I would suggest that very, very little of it is owned, controlled or mediated by pupils. Sometimes it is. And it could be. There can, for example, be systems by which pupils choose books for the library, edit class, school magazines and website, edit 'word walls', choose books and displays for the classroom, poems to put up on the wall, poems to read out in school, books to recommend to other children to read, topics to write about, topics to debate. You can - as many schools do - encourage children to have writing journals that aren't marked and you can encourage the children all the time to make books and get these books into classes and libraries. In this sense, the teacher is an 'enabler' rather than a 'deliverer' of literacy. So, using someone like Paul Johnson's excellent books about 'how to make a book' you can give children ideas and technology in how to make a book. Same goes for enabling the children to have blog magazines or blog stories or blog anythings . It took me less than five minutes to set up this blog, but that's a literacy we would want children to learn how to use, enjoy and benefit from?

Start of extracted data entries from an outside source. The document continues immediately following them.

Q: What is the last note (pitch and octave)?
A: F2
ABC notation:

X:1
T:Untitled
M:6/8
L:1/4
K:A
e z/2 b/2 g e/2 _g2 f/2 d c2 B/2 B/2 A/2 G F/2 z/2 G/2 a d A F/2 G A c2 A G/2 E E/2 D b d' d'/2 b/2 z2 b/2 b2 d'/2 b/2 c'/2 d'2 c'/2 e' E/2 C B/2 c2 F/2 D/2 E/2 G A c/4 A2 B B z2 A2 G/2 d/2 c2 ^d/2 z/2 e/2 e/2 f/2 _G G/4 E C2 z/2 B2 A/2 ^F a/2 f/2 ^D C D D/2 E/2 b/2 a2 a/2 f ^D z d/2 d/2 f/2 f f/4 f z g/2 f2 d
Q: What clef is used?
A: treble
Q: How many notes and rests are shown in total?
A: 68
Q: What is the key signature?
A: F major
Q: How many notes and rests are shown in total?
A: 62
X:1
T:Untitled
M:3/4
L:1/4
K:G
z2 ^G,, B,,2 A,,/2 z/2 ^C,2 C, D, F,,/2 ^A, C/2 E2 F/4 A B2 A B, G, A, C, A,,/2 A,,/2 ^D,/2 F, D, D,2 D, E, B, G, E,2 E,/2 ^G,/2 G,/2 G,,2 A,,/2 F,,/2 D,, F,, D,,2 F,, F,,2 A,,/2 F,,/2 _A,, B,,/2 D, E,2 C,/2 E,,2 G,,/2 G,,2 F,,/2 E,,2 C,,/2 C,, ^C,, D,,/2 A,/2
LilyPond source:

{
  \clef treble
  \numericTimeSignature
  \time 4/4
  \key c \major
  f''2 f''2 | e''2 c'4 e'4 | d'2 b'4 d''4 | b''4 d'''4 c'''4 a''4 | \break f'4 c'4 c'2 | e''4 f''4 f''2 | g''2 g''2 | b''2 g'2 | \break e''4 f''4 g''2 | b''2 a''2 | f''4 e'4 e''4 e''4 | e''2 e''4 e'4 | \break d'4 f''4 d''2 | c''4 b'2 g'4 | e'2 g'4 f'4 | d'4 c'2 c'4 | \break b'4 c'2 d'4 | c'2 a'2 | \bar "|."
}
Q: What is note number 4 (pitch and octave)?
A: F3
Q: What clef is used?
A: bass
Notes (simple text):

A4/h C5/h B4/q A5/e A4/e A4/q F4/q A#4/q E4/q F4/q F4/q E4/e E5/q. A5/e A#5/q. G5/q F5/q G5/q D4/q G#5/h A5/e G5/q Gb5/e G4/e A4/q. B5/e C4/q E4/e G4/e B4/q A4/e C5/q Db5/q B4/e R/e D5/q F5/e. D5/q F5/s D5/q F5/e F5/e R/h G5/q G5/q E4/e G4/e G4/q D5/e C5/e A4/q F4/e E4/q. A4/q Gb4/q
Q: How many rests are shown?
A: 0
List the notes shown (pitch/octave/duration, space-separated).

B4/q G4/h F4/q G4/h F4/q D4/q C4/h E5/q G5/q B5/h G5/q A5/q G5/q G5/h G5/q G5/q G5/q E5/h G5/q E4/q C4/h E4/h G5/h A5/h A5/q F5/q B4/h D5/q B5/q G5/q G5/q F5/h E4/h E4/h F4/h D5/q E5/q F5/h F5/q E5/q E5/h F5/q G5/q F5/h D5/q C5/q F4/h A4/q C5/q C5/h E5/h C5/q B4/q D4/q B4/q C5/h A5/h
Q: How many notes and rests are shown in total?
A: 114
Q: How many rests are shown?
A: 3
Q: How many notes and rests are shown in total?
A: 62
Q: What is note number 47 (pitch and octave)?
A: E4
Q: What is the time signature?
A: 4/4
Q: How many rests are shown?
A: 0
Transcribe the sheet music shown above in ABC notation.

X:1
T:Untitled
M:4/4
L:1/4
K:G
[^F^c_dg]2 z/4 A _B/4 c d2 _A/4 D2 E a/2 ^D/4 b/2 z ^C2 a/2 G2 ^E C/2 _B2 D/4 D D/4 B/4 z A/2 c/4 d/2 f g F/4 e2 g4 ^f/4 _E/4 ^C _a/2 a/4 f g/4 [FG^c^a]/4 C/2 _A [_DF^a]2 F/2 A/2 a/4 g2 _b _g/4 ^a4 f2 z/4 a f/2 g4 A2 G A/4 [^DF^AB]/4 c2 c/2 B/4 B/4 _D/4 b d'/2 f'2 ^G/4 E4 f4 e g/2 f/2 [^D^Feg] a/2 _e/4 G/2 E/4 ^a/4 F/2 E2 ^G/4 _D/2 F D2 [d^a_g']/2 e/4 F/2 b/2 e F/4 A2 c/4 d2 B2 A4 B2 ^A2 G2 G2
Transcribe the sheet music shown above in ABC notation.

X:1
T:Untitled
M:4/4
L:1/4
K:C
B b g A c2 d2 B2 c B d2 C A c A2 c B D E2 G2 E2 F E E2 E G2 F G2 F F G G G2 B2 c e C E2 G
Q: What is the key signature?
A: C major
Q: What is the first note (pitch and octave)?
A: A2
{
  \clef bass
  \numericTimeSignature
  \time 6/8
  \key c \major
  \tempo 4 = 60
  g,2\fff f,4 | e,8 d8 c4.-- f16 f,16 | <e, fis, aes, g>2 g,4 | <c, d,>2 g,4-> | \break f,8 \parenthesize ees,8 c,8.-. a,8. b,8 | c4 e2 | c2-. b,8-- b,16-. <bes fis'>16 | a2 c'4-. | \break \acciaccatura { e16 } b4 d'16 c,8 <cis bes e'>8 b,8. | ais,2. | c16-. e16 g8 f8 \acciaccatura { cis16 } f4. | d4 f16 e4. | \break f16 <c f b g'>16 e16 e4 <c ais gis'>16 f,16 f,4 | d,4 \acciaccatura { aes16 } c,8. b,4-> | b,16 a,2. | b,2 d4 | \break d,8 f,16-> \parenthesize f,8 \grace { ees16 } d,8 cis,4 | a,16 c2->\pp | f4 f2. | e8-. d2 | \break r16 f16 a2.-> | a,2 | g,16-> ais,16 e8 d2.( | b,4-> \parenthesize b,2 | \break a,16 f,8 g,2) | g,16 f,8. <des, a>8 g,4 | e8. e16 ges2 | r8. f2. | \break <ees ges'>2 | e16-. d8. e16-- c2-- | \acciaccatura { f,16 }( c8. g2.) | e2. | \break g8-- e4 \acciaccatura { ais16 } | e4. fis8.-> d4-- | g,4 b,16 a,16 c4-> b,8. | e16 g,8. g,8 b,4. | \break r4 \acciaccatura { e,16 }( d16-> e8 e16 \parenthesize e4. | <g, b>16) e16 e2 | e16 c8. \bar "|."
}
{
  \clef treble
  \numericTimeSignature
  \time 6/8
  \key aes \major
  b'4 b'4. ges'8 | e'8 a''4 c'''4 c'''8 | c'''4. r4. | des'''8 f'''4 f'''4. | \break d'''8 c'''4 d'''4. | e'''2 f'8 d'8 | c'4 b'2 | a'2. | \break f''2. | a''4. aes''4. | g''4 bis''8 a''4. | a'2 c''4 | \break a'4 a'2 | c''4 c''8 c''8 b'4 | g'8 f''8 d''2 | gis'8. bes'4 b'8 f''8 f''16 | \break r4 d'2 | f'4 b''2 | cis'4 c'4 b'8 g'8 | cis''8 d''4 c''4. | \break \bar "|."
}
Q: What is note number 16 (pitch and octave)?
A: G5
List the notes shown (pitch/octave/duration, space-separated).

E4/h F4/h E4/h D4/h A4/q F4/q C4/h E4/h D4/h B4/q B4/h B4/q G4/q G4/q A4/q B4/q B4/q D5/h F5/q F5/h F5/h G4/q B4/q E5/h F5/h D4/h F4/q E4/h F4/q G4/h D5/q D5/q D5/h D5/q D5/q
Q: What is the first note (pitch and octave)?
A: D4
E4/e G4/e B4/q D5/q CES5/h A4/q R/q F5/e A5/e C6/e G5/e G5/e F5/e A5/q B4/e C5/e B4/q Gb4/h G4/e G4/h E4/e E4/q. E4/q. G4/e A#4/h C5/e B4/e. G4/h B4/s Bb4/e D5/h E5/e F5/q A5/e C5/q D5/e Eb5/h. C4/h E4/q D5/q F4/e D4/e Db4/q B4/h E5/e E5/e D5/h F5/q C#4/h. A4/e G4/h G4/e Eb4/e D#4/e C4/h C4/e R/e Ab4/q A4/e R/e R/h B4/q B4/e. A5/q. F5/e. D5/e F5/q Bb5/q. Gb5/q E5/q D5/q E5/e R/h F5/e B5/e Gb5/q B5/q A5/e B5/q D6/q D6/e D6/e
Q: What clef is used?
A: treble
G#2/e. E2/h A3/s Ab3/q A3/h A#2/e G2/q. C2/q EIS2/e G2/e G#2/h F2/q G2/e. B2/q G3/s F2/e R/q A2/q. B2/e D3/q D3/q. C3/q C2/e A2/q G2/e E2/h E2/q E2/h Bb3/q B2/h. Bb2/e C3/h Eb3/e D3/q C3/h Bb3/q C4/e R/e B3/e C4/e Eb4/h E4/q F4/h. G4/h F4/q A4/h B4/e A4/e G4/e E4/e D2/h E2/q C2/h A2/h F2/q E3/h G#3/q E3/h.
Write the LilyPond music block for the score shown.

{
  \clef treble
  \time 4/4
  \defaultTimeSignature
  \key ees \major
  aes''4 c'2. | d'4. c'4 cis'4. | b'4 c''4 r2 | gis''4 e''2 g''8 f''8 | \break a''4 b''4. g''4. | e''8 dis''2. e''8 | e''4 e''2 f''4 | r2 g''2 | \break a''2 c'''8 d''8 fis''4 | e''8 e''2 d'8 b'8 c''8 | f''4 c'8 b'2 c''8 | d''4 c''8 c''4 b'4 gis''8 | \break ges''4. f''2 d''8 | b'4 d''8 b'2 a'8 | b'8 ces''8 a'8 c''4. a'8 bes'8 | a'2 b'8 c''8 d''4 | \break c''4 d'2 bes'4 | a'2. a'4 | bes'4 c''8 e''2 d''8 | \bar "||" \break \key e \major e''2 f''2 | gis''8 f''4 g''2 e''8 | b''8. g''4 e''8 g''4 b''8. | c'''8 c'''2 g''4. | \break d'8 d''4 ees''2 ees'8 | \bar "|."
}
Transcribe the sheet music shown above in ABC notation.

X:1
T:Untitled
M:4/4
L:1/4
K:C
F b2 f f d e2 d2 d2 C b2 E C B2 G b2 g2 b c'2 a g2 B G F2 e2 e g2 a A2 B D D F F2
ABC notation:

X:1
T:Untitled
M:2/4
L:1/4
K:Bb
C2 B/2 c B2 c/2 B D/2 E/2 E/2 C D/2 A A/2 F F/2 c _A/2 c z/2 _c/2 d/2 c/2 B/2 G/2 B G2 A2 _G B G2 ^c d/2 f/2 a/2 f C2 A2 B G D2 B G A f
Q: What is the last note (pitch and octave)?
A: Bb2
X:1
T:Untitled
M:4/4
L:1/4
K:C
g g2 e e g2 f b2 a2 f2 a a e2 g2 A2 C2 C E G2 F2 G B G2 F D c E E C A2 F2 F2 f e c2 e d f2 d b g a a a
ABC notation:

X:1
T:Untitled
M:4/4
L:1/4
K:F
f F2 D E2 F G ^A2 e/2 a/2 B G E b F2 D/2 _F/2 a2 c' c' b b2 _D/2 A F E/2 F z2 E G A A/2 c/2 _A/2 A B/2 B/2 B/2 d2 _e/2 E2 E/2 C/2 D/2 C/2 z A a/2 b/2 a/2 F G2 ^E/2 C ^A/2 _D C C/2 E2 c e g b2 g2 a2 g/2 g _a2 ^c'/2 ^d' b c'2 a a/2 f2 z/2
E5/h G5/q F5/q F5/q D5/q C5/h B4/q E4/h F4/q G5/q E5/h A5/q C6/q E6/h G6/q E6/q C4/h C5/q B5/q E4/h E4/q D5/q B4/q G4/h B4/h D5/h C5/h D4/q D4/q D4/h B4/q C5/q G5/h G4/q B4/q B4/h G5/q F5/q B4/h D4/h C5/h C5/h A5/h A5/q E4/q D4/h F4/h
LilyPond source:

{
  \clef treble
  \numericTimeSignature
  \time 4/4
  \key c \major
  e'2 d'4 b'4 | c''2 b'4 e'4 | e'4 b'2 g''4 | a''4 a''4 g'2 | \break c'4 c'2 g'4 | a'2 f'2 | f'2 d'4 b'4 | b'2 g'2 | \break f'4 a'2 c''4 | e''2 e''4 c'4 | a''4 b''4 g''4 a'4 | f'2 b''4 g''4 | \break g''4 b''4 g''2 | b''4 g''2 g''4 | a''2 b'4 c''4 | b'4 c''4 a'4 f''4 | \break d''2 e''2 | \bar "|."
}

Just to repeat - none of the above is an attack or criticism of teachers. As I've tried to say, teachers work within the rules and conventions of literacy that are passed down through the power structure of schooling: Government, Dept for Education, inspectors, exams, local authorities, advisers, headteachers and into classrooms. Daily, I hear stories from classroom teachers about how their view on trying to enable children to take control of literacy is more often than not undermined or overruled by demands that this or that literacy activity or scheme (top-down in 99% of cases) is implemented immediately.
The irony is that most of the tasks in top-down literacy activities eg comprehension, grammar and punctuation exercises, spelling tests - can be enacted within the editing processes of producing text for other people to read. That's as it is with real production of texts in the real world. So, if you're producing a pupil-based word-wall, a blog, a book, a magazine or whatever, these texts have to be edited. You can rotate editing jobs in such a way as to involve children who find that task difficult but team them up with children who find it easier. Texts can circulate prior to 'production' around a group or a class until they're right. That way 'correctness' is also owned and controlled by the pupils. They're getting it right for a purpose - that a wider audience might want to read it and will find it easier to read in edited form.
Even punctuation, spelling and 'grammar' are culturally mediated and we want pupils to own that stuff too. That's how to do it.